■ ACTIVITIES
1. The passage below is about the novel The Shack. List the three forms in which the divinity appears in Young's novel Cross Roads.
2. Summarize the passage on The Shack below in two sentences.
3. Answer these questions using the passage on The Shack below.
(a) How much did Young spend to create a website for the book?
(b) In what year did Young publish Eve?
(c) How many copies of The Shack did Young print at first?

(SELECTED EXTRACT)

Though initially intended only to help his family understand faith, The Shack, as well as Young’s later books, also attempt to combat a perceived decline in faith and growing disillusionment with religion. Indeed, some Pew Research Center polls have shown that the number of Americans who do not practice religion or who have left the religion they were raised in are on the rise. Young’s book attempts to make it easier for readers to maintain their faith even in the face of growing disillusionment with the church. Young has also said that he hopes his unconventional portrayal of God as a black woman in The Shack, as well as characters in his other novels who are people of color, can help to dispel racism. The Shack’s success also reflects a unique moment in publishing, when technology has made it possible for amateur writers like Young to reach wide audiences. After the manuscript was widely rejected by a swathe of both religious and secular publishers, Young self-published the book with a few friends and spend around $300 to create a website for it. From there, word of the book spread on the internet, which also facilitated bulk orders of the book by churches and religious groups who then resold the book at a profit. In 2008 The New York Times wrote that sales from the book’s website likely accounted for a greater-than-average portion of the book’s sales, demonstrating that access to online publishing and distribution methods were important to the book’s success.

Other Books Related to The Shack

Following the success of The Shack, Young has gone on to pen other Christian-themed novels. In Cross Roads, a 2012 novel about a ruthless businessman who rethinks his ways after a cerebral hemorrhage brings him in contact with God, Young returns to many of the themes present in The Shack. Like The Shack, Cross Roads features an encounter with a three-part divinity, comprised of God in the form of a young girl, Jesus, and a holy spirit embodied by a Lakota Native man. Young hoped to use the book to “delve deeper into the human soul.” He also hoped the book would represent community more than The Shack, which he saw as being focused on an individual journey. In 2015, Young published Eve, a retelling of the story of the Garden of Eden from Eve’s perspective. Like The Shack, Eve focuses on relationships and especially gender equality, a theme briefly touched on in Young’s first book. Though The Shack achieved significant popular success, it also inspired a number of critiques from religious leaders who saw the book’s unconventional take on the identity of God and the nature of faith as heretical. One such critique, the book Burning Down The Shack, points out perceived discrepancies between The Shack and the Bible, and argues that the doctrine presented in the novel is dangerous. Those critiques in turn inspired theologian Randal Rouser’s Finding God in The Shack, a more sympathetic guide to the book offering deeper exploration of ideas in the novel as well as responses to some of the most common criticisms against it.
Key Facts about The Shack
  • Full Title: The Shack
  • When Written: Early 2000s
  • Where Written: Oregon
  • When Published: 2007
  • Literary Period: Contemporary
  • Genre: Christian Fiction
  • Setting: Pacific Northwest, United States
  • Climax: Law enforcement, led by Mack, recover Missy’s body from the cave
  • Antagonist: Missy’s killer; grief and doubt
  • Point of View: Second person

Extra Credit for The Shack

Off the Charts. Although millions of copies of the book have since been sold, Young initially printed only fifteen copies of The Shack, thinking it would only be read by friends and family.

The House. Young has said that the shack in the book is a metaphor for “the house you build from your own pain.” He cites sexual abuse he suffered as a child and the ongoing impact of his own extramarital affair as inspiration.

(End SELECTED EXTRACT)
(DATA EXTRACT)

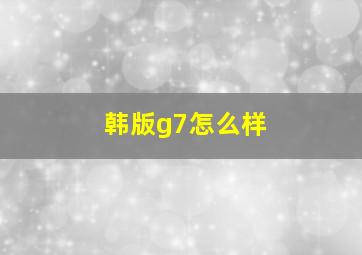 韩版g7怎么样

(End DATA EXTRACT)

■ SOLUTIONS TO EACH TASK
1.
- God in the form of a young girl
- Jesus
- A holy spirit embodied by a Lakota Native man

2. Young's The Shack, a self-published Christian novel whose success owed much to online promotion and distribution, tries to help readers keep their faith amid growing disillusionment with religion and portrays God unconventionally as a black woman. Young followed it with related novels such as Cross Roads and Eve, while the book drew criticism from religious leaders who called it heretical, as well as a more sympathetic guide answering those critiques.

3.
(a) Around $300.
(b) 2015.
(c) Fifteen.